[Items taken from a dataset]

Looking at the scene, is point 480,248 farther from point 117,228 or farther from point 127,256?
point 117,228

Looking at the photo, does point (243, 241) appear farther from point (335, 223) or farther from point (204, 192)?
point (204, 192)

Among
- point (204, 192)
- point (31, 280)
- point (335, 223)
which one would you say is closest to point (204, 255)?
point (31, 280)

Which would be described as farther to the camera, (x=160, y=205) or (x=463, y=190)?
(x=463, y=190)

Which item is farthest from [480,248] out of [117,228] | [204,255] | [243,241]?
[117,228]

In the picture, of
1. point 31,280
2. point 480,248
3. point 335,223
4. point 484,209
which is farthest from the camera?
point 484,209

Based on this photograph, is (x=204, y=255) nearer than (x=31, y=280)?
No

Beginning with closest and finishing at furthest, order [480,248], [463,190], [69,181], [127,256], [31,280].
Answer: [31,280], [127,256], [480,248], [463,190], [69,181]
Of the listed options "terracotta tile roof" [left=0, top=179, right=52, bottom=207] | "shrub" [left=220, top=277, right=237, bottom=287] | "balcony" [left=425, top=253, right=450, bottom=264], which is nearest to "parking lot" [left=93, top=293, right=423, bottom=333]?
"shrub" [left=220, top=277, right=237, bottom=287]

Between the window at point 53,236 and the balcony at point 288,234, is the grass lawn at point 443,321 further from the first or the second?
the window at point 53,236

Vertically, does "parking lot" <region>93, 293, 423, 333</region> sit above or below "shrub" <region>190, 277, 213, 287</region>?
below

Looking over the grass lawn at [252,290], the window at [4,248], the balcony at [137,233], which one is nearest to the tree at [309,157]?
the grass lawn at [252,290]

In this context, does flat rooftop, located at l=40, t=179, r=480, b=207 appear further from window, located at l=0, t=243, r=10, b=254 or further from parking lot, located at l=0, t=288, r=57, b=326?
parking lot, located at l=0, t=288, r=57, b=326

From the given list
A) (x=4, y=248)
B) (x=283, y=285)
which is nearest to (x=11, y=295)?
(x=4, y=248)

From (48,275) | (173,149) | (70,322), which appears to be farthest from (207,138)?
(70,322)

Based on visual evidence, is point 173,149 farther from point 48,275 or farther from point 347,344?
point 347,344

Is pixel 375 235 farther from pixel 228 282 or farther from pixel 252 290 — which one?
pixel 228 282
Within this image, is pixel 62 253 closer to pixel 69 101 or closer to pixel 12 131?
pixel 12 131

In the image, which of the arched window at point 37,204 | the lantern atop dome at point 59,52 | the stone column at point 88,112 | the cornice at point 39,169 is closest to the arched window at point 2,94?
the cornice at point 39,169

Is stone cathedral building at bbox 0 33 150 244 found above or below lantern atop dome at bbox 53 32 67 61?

• _Exercise details_
Write out, without any change, everything from the line containing "From the given list" down to the last of the items, including both ends.

• _Exercise response_
From the given list
A) (x=4, y=248)
B) (x=283, y=285)
which is nearest to (x=11, y=295)?
(x=4, y=248)

From (48,275) | (173,149) | (70,322), which appears to be farthest from (207,138)?
(70,322)

Based on visual evidence, is point 173,149 farther from point 48,275 or farther from point 347,344?
point 347,344

Is pixel 375 235 farther from pixel 228 282 or farther from pixel 252 290 — which one?
pixel 228 282
Within this image, is pixel 62 253 closer to pixel 69 101 or closer to pixel 12 131?
pixel 12 131

In the image, which of the arched window at point 37,204 | the lantern atop dome at point 59,52 | the stone column at point 88,112 | the cornice at point 39,169 is closest to the arched window at point 2,94?
the cornice at point 39,169

Is stone cathedral building at bbox 0 33 150 244 found above or below lantern atop dome at bbox 53 32 67 61?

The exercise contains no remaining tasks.